Copy the data below word for word, keeping every line unchanged.

**Some data:**
# # # # #

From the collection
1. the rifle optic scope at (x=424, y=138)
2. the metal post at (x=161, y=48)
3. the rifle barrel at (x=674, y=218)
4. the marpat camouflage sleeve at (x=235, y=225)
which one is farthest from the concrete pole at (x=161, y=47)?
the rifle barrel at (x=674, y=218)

# # # # #

**EXPECTED ANSWER:**
From the collection
1. the rifle optic scope at (x=424, y=138)
2. the metal post at (x=161, y=48)
3. the rifle barrel at (x=674, y=218)
4. the marpat camouflage sleeve at (x=235, y=225)
which one is farthest from the concrete pole at (x=161, y=47)?
the rifle barrel at (x=674, y=218)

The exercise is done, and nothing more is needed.